What this task involves ▸
Repeat the data below line for line, leaving out the picture.

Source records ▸
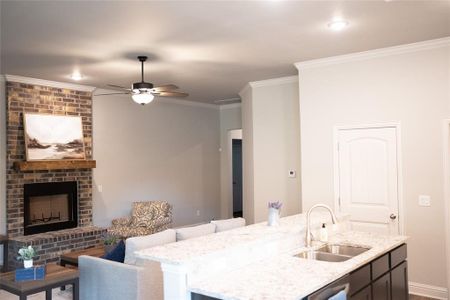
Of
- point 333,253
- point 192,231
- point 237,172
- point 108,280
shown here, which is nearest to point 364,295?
point 333,253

Task result ▸
Of
- point 333,253
- point 192,231
- point 237,172
- point 108,280
shown here, which is nearest to point 364,295?
point 333,253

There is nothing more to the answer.